Thought Flow

Tag: Linq

  • Strange Linq-to-SQL performance when using Count

    Yesterday, I was writing a Linq-to-SQL query and noticed a quite remarkable difference in performance between two very similar queries (seconds versus minutes of running time). I thought it would be worth sharing.

    Basically, I have a bunch of orders that are represented by two SQL tables, called Basket and BasketItem. If an order e.g. consists of the purchase of items A, B and C, the corresponding rows in the tables could be:

    Basket:     ID = 1
    BasketItem: ID = 1   BasketID = 1   ItemID = A
    BasketItem: ID = 2   BasketID = 1   ItemID = B
    BasketItem: ID = 3   BasketID = 1   ItemID = C
    

    This is a fairly common way to represent order information in a relational database, establishing a one-to-many relationship between an order and its separate order lines.
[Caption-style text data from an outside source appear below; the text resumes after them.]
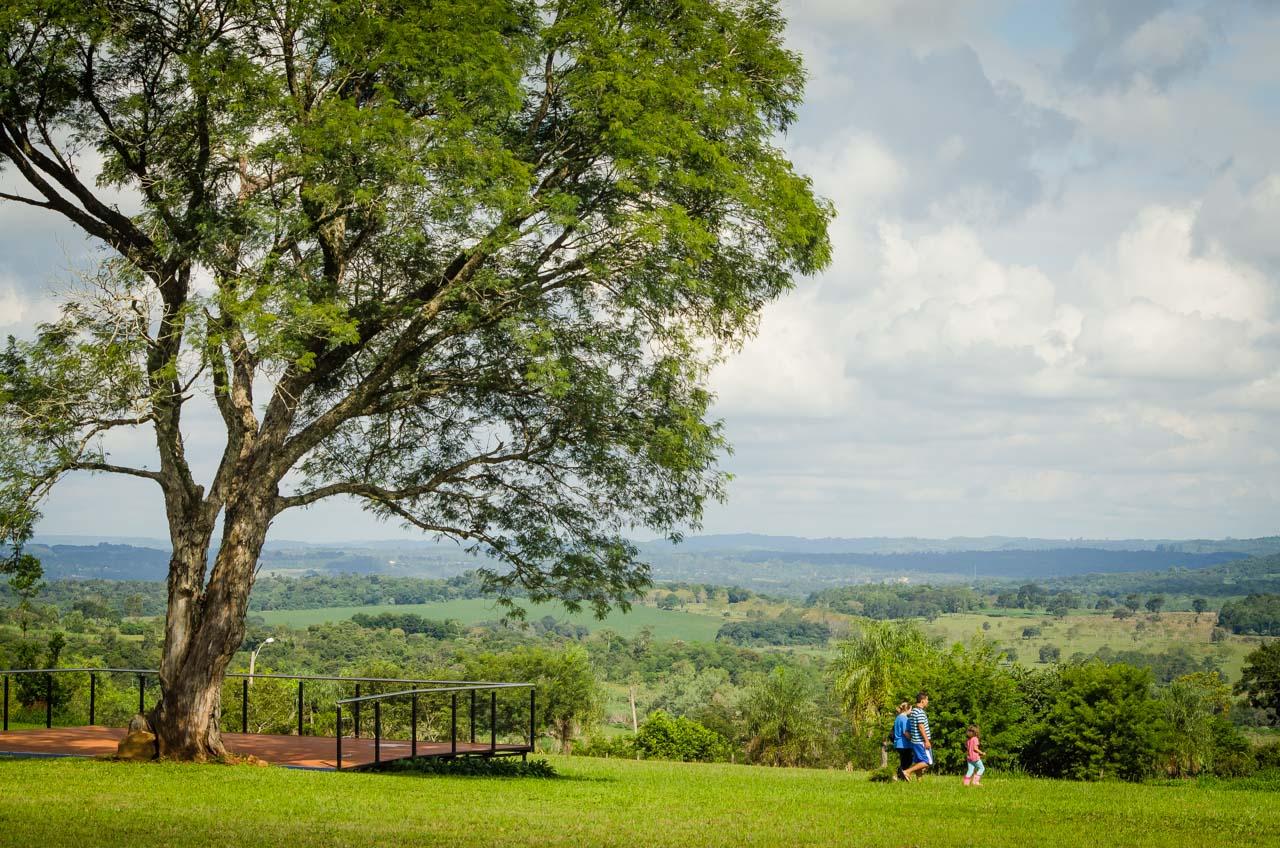 Una familia camina por los campos verdes de la Misión Jesuítica de Jesús de Tavarangué, sitio donde los visitantes pueden disfrutar del paisaje desde los distintos miradores. (Elton Núñez).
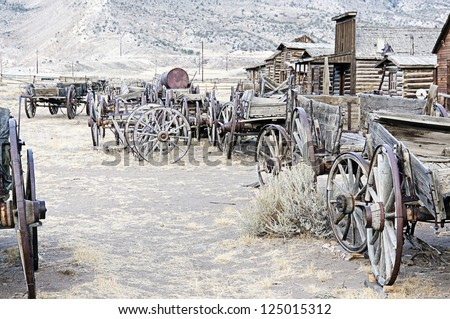 Old Wooden Wagons in a Ghost Town Cody, Wyoming, United States - stock photo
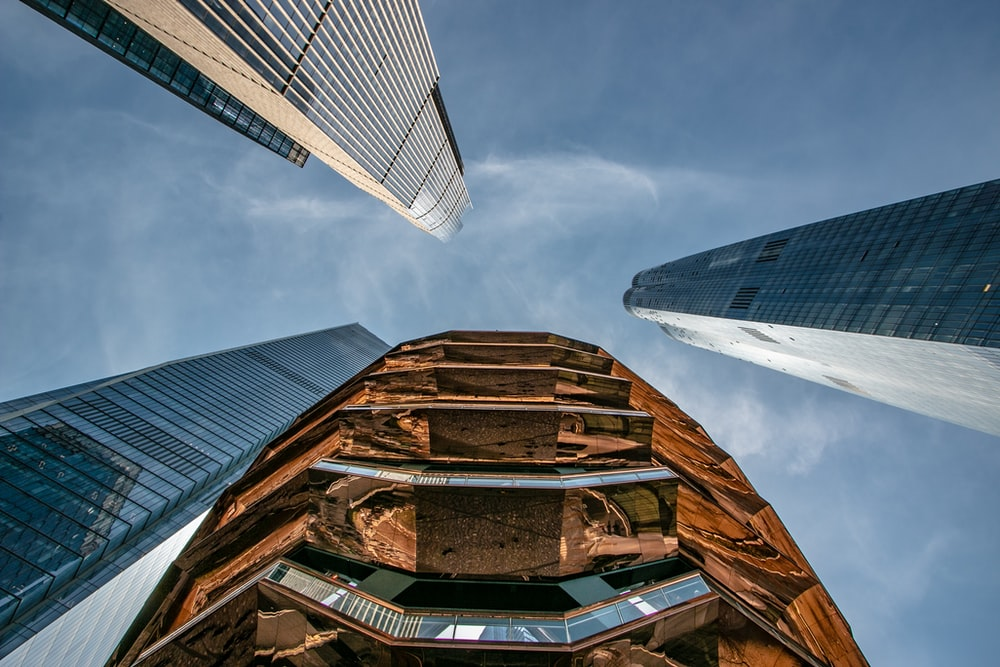 low angle photo of four high rise buildings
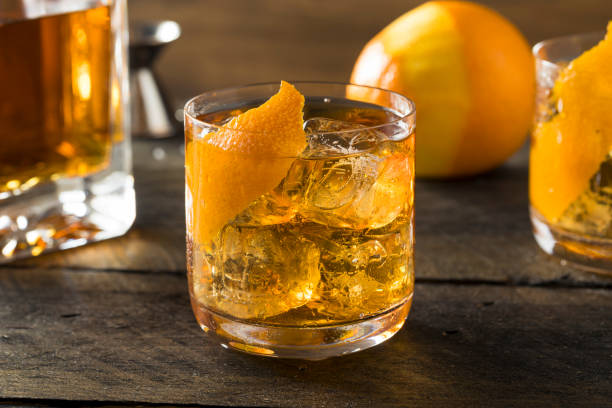 Boozy Homemade Old Fashioned Bourbon on the Rocks stock photo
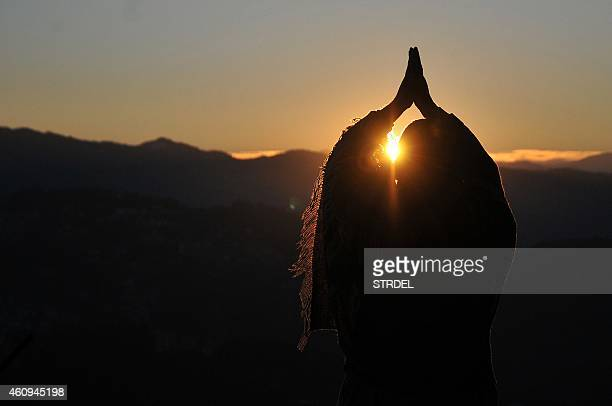 An Indian man performs 'Surya Namaskar' Salute to the Sun during the first sunrise of the year 2015 in the northern hill town of Shimla on January 1...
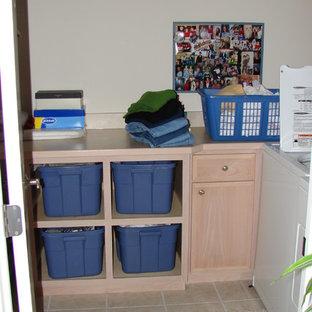 Immagine di una piccola sala lavanderia classica con ante lisce, ante in legno chiaro, top in laminato, pareti beige, lavatrice e asciugatrice affiancate e pavimento con piastrelle in ceramica
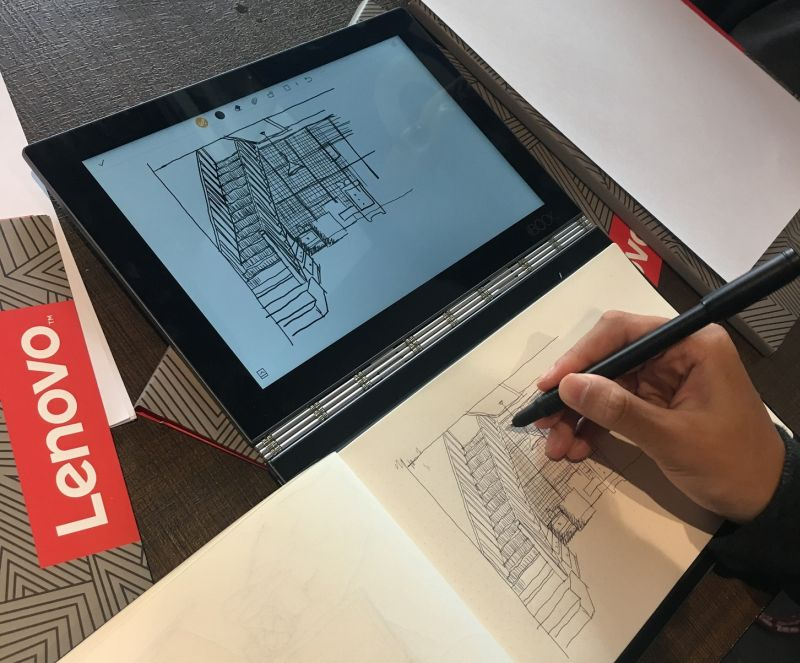 A participant using the dual-use Real Pen stylus to sketch, with ink.
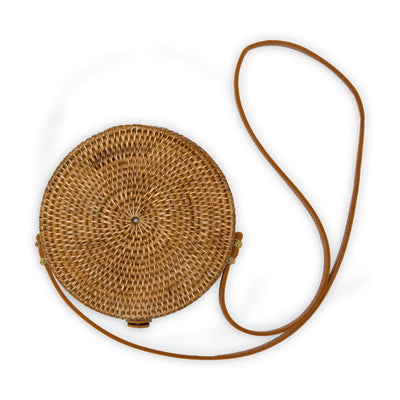 pokoloko-womens-bali-bag-caramel-circular-woven-rattan-vegan-leather-straps-and-buckle-studio-white-background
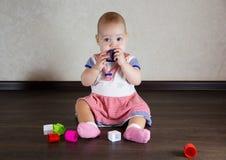 Petite chéri jouant avec des jouets Le petit enfant mâche sur un jouet Photographie stock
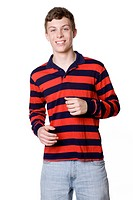 Studio portrait of teenaged Caucasian boy smiling with hands up on white background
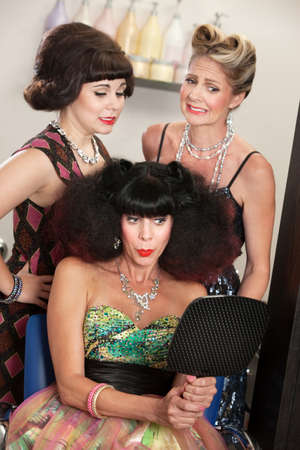Bad hairdo on happy woman and embarrassed friends in salon photo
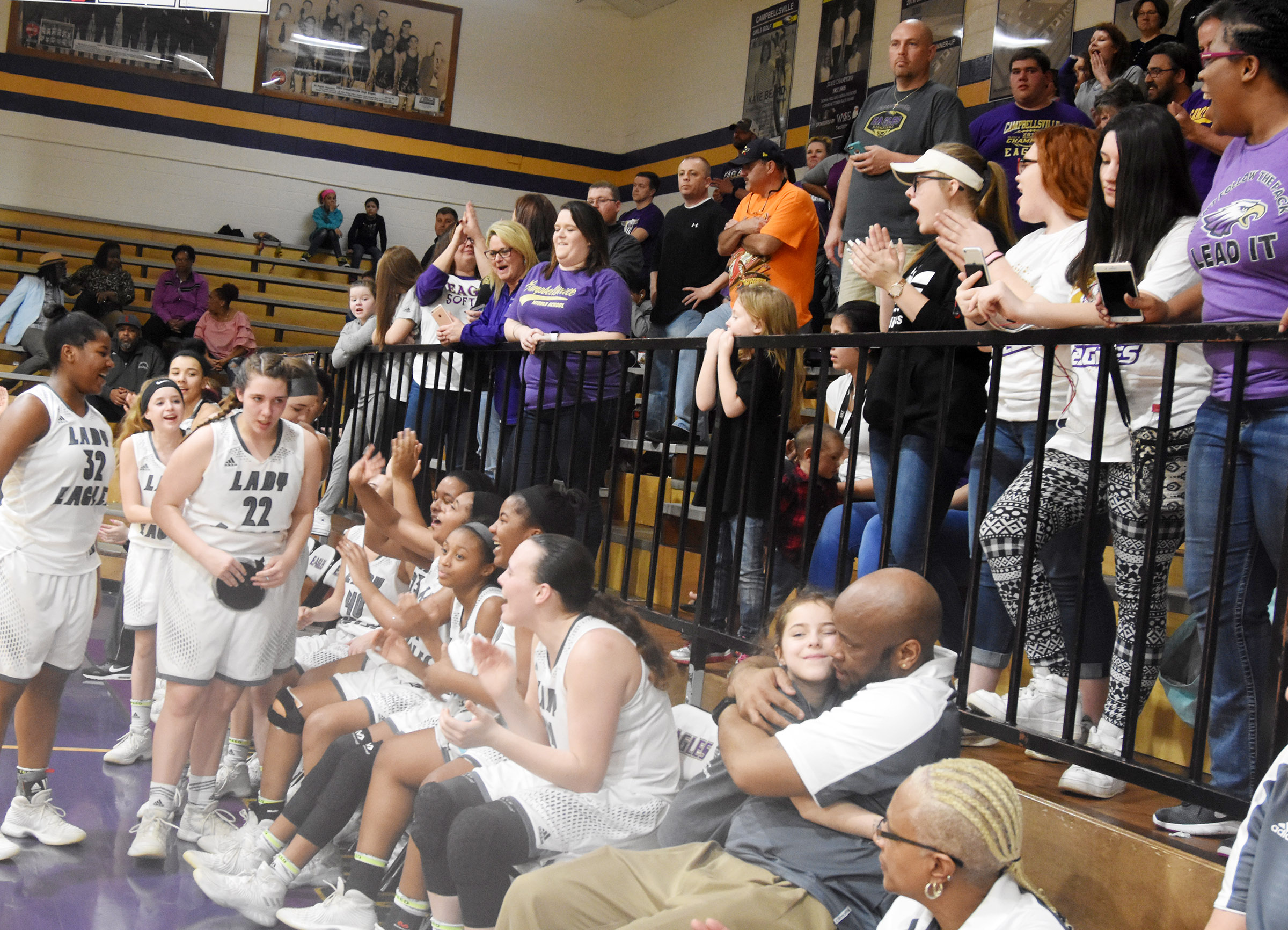 CHS girls' basketball players and fans celebrate.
    Now, somewhere in the code I am working on, I have an item set (for example { A, B }) and I want to figure out in how many orders these two items occur together. The items are represented in a list:

    // items is given as a parameter
    // but manually initialized here for descriptive purposes
    List<object> items = new List<object>() { "A", "B" };
    

    First version of the solution to the problem looked like this:

    int count = 0;
    foreach (Basket b in Baskets)
    {
      IEnumerable<BasketItem> bItems = b.GetBasketItems();
      if (items.All(item => bItems.Any(bItem => bItem.ItemID.Equals(item))))
        count++;
    }
    return count;
    

    If the BasketItems for a Basket contains all the given items, increment a count. This is obviously not optimal since it requires all BasketItems to be fetched from the database. After a lot of pondering and test, I came up with the following Linq query:

    int minLines = items.Count;
    var count =
      from basket in Baskets
      where
        (from basketItem in BasketItems
         where basketItem.BasketID == basket.BasketID &&
         items.Contains(basketItem.ItemID)
         select basketItem).Count() >= minLines
      select basket;
    return count.Count();
    

    If the query finds items.Count or more BasketItems for a given Basket, the basket is selected and the number of valid baskets are returned in the end. This dropped the running time from ~50 seconds to ~8 seconds for about 7000 calls to the method with the above code (for different items lists), a nice improvement.

    I then thought that the above Linq query could be further improved by using Count() directly instead of using Where clauses. It then rewrites to:

    var count =
      AnteconsBaskets.Count(basket =>
        AnteconsBasketItems.Count(basketItem =>
          basketItem.BasketID == basket.BasketID &&
          items.Contains(basketItem.ItemID)) >= minLines);
    return count;
    

    Using the above code, I had to manually halt the program after waiting more than 10 minutes for execution to complete.

    The question now is: Why did this code perform so poorly compared to the code in listing 2? I cannot offer an explanation of this but I can hint at it. The code in listing 2 translates into an SQL query where COUNT(*) is used in the sub-query for the BasketItem selection. For listing 3, Count() translates into an SQL query that uses a SELECT CASE WHEN query with three cases. Why this is so slow, I do not know but I will definitely not use Count() like this in the future.